### Görevler ve Alıştırmalar
A: Aşağıdaki belge alıntısını yalnızca metinde yer alan bilgilere dayanarak iki cümleyle özetleyiniz.
B: Satırlarda "Hair Clip Set" ifadesini "Hair Accessory Set" olarak yeniden adlandırınız. Satırların başından "Lâmpada para máquina" ifadesini içeren satıra kadar (her iki uç dahil) olan kısmı, başka hiçbir değişiklik yapmadan ve resimleri yanıta almadan yeniden yazınız.

### Belge Alıntısı
■ ■ ■ ■ ■
Kilise'nin yorumları bu kadar önemli mi? Metinde ne olacağı, müzakere heyetlerinin yazacakları şeylerin dışında bu sözlerin bağlayıcılığı olur mu?

- Metinde böyle bir şey yok, tabii. Başından beri diyoruz ki, anlaşma olduğu gün kaç vatandaş varsa, o sırada kurucu devletlerde o vatandaşlar kalmaya devam edecek. Sonrası için ortak kurulan devlet yetkililerince karar verilir. Zaten onu da dörtte bire bağladılar. Yunanistan'dan gelen dört kişiye karşılık Türkiye'den gelen bir kişiye vatandaşlık verilebilir dediler.

BEŞLİ KONFERANS SÜRECİ OLUMLU ETKİLEYEBİLİR

Bu kez masada liderler de olacak. Daha önce beş liderin bir arada olduğu, tümünün birbiriyle resmi görüşmelerde bulunduğu bir toplantı olmamıştı. Bunun sürece olumlu bir etkisi olacak mı sizce?
■ ■ ■ ■ ■
### İncelenecek Veriler
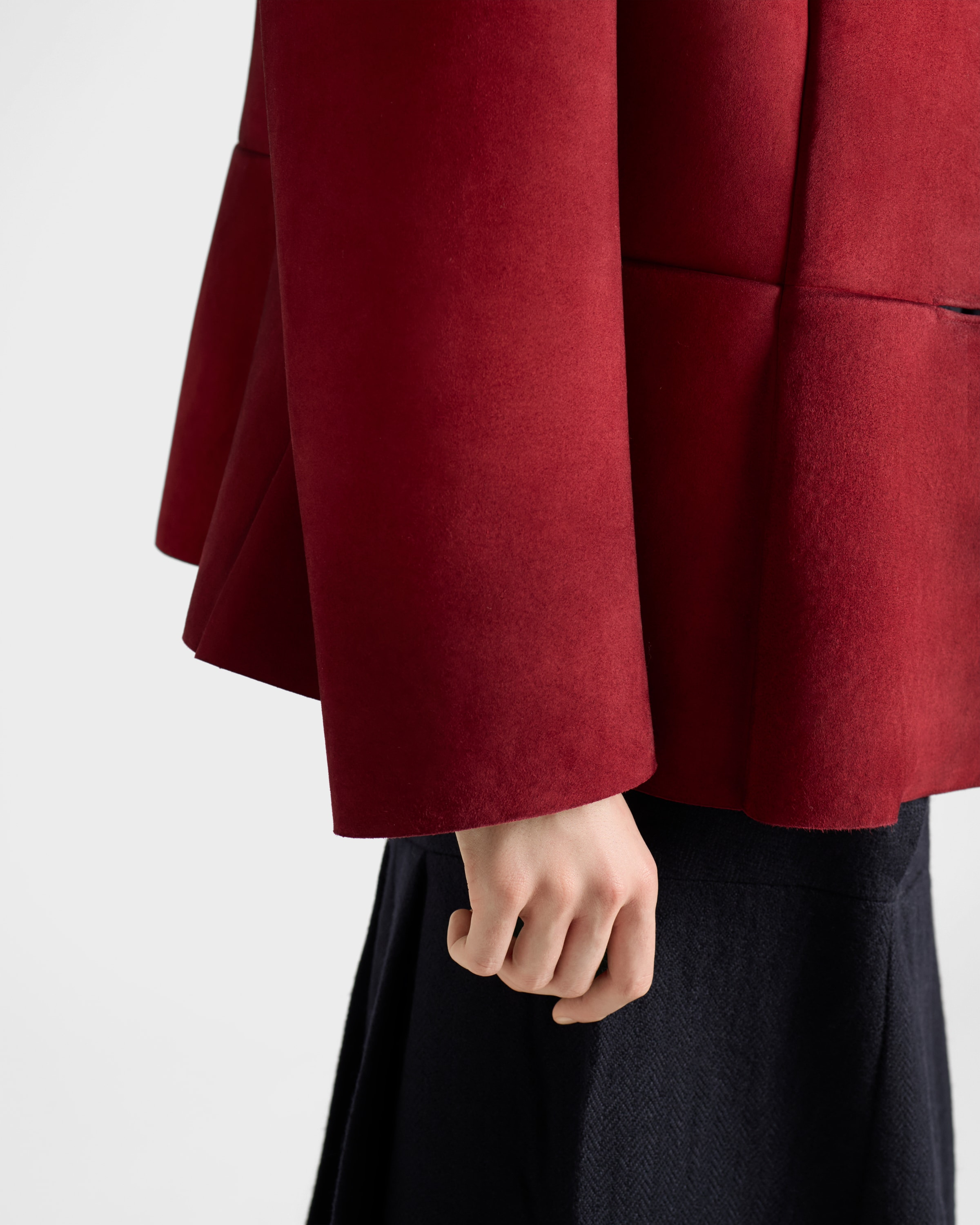 Bonded suede jacket - 4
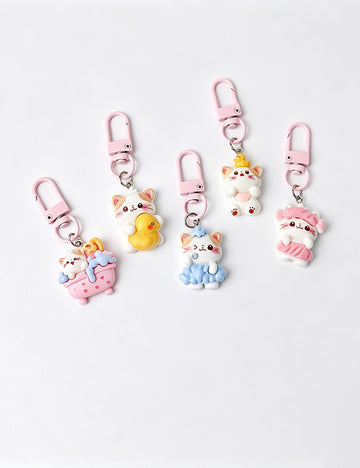 Cute Cat Pendant Lightweight Bag Charm 6W10BBC679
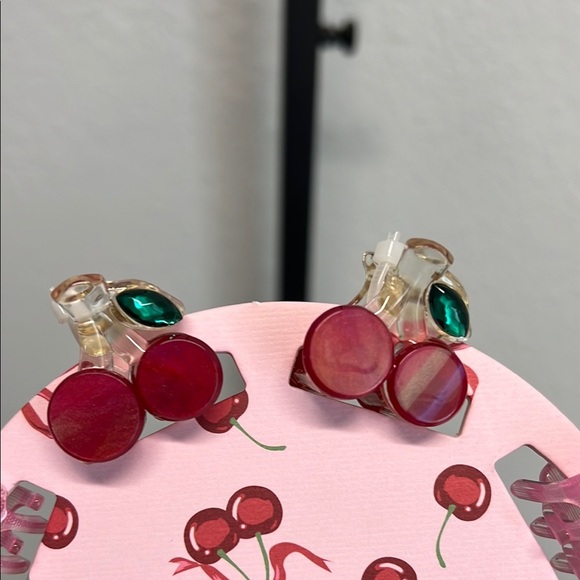 Piper K cherry 🍒 & Watermelon 🍉 Hair Clip Set - Picture 8 of 8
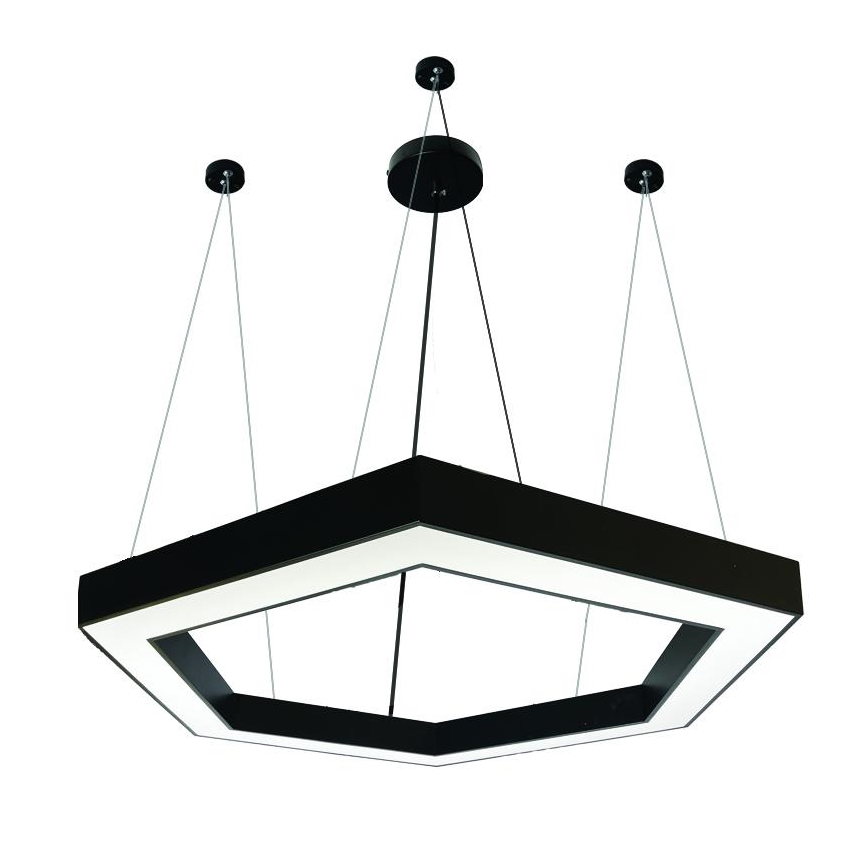 LED Chandelier on a string LED/60W/230V 4000K d. 120 cm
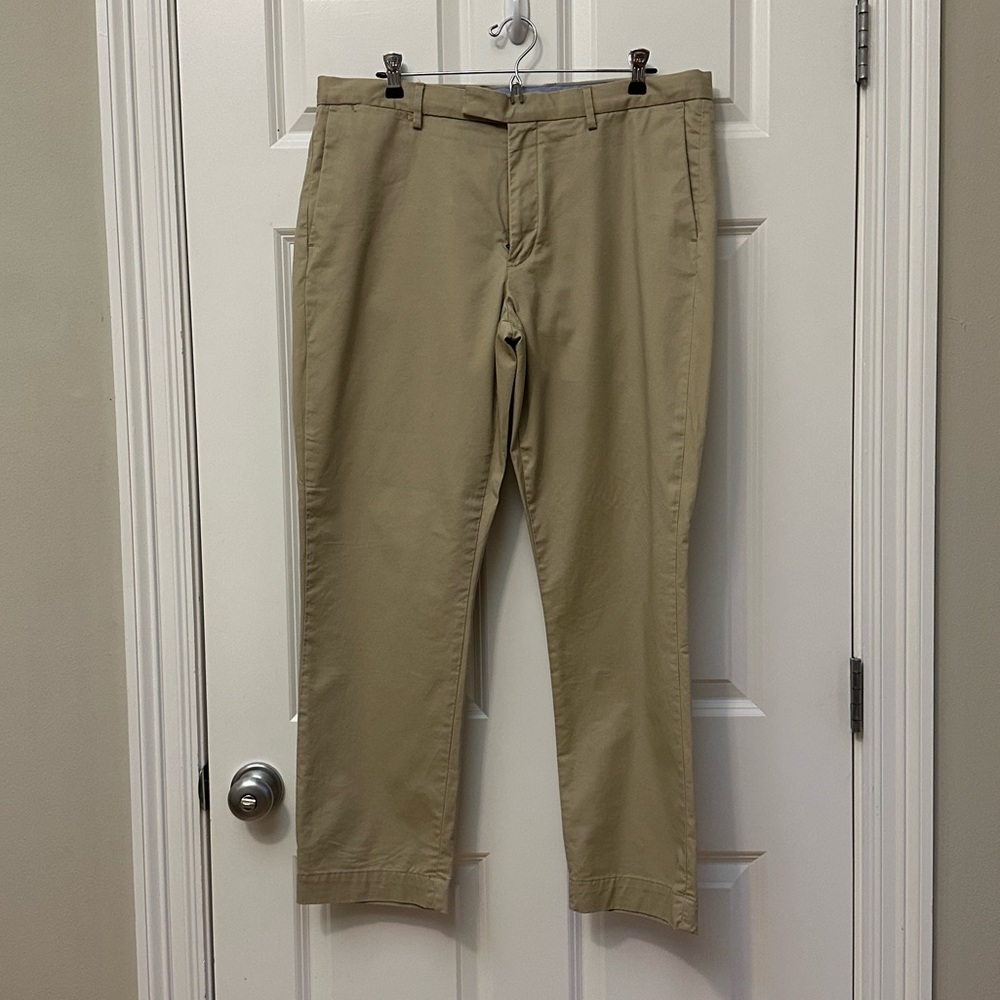 Ralph Lauren Classic Straight Leg Chinos 36x30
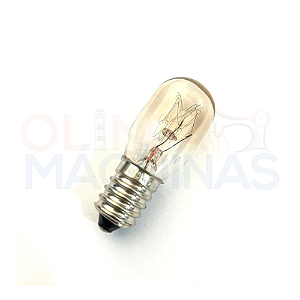 Lâmpada para máquina de costura Doméstica Rosca - 110V 15W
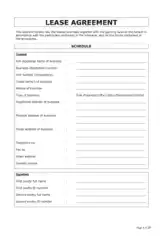 Free Download PDF Books, Business Rental Lease Agreement Template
■ ■ ■ ■ ■
### Alıştırma Yanıtları
A: Kilise'nin yorumlarına ilişkin metinde böyle bir şey bulunmadığı; anlaşmanın yapıldığı gün kurucu devletlerde bulunan vatandaşların orada kalmaya devam edeceği, sonrası için ise ortak kurulan devletin yetkililerinin karar vereceği belirtilmektedir. Vatandaşlık konusunun dörtte bir oranına bağlandığı ve Yunanistan'dan gelen dört kişiye karşılık Türkiye'den gelen bir kişiye vatandaşlık verilebileceği aktarıldıktan sonra, bu kez masada liderlerin de olacağı ve daha önce beş liderin bir arada bulunduğu bir toplantı yapılmadığı hatırlatılarak bunun sürece olumlu etkisinin olup olmayacağı sorulmaktadır.

B:
 Bonded suede jacket - 4
 Cute Cat Pendant Lightweight Bag Charm 6W10BBC679
 Piper K cherry 🍒 & Watermelon 🍉 Hair Accessory Set - Picture 8 of 8
 LED Chandelier on a string LED/60W/230V 4000K d. 120 cm
 Ralph Lauren Classic Straight Leg Chinos 36x30
 Lâmpada para máquina de costura Doméstica Rosca - 110V 15W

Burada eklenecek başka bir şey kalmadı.